Transcribe the data exactly, omitting whatever pictures it holds.

(Supplied entries begins)

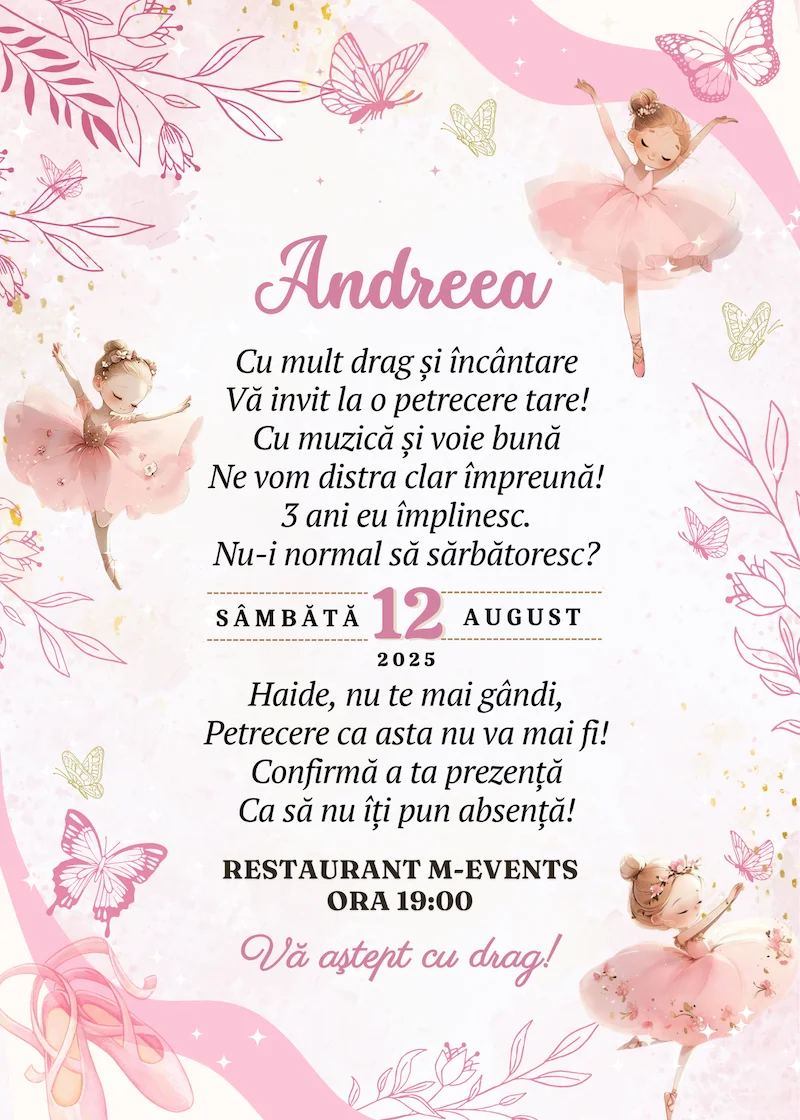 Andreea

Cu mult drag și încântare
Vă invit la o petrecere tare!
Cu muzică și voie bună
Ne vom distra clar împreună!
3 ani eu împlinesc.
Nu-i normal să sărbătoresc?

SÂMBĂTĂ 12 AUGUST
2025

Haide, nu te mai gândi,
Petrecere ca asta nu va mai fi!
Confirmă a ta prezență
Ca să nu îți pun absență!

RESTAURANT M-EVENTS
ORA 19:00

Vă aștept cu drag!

(Supplied entries ends)

Solution for this problem:
 Andreea

Cu mult drag și încântare
Vă invit la o petrecere tare!
Cu muzică și voie bună
Ne vom distra clar împreună!
3 ani eu împlinesc.
Nu-i normal să sărbătoresc?

SÂMBĂTĂ 12 AUGUST
2025

Haide, nu te mai gândi,
Petrecere ca asta nu va mai fi!
Confirmă a ta prezență
Ca să nu îți pun absență!

RESTAURANT M-EVENTS
ORA 19:00

Vă aștept cu drag!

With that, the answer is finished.